She was very nice, very reassuring and SO NOT like dealing with someone from an agency notorious for being bogged down with red-tape and case overloads. She's also going to personally pick JJ and his brother up next Saturday, take them to visit their brother in Philadelphia foster care, then bring them both back to my house for the rest of the weekend.
She told me she'd get back to me as soon as she heard anything from the Children's Home and I should feel free to call her anytime if things like this continue. She also said that she's glad I'm involved in JJ's life, and this is exactly what he needs, someone to fight for him and show him that they're there for him. I'm so glad I called!

Tuesday, April 18, 2006

Back to work

I go back to work today. I really don't mind, I like my job. I just wish I didn't have to get up so darn early in the morning. It should be an easy day too...a lot of our sending school districts are off until tomorrow, so our attendance will probably be about half of what it usually is.
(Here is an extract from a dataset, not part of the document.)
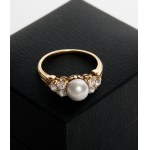 Gold ring with diamonds and pearl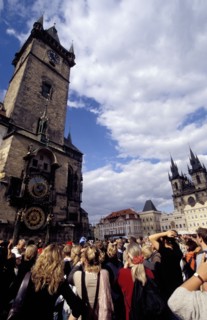 CZECH REPUBLIC, Prague, Astronomical Clock on the wall of the Town Hall with Tyn Church beyond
Easter went well. The food all came out delicious. I wish I would have bought a bigger ham, because there wasn't enough left overs. Ham is one of the only meats I like left over...sandwiches, omelets, soup. JJ met my family and said, "Miss, your family isn't as weird as you said they were." I told him to wait, they were on their best behavior. My parents and my siblings each got him an Easter card - he took them all and they're displayed in his room...one on the tv, one on the dresser, and one on the bedside stand. Ask Braden where his cards are. He'll have no idea. At one point, JJ brought me the phone and said, "you have a call." It was his aunt. He called her to wish her a Happy Easter. I had no idea what to expect, and hesitantly took the phone. She sounded very nice. And very young. She said how wonderful it was that JJ had someone looking out for him, and a place where he can feel like part of a family. She said she'd like to get together sometime, and meet.

I called his Philadelphia caseworker, but she must have been out of the office for the holiday. I left a message. Hopefully she'll call me back today.

Did I tell you we're remodeling our basement? Turning it into a rec room/family room. It's studded and the electric is run. We had someone come in last week and give us an estimate on waterproofing it...when it rains really hard and fast we get a little flooding down there (it's happened only twice in the four years we've been here). The estimate was $19,000. WTF? I guess the basement is on hold for a long, long time.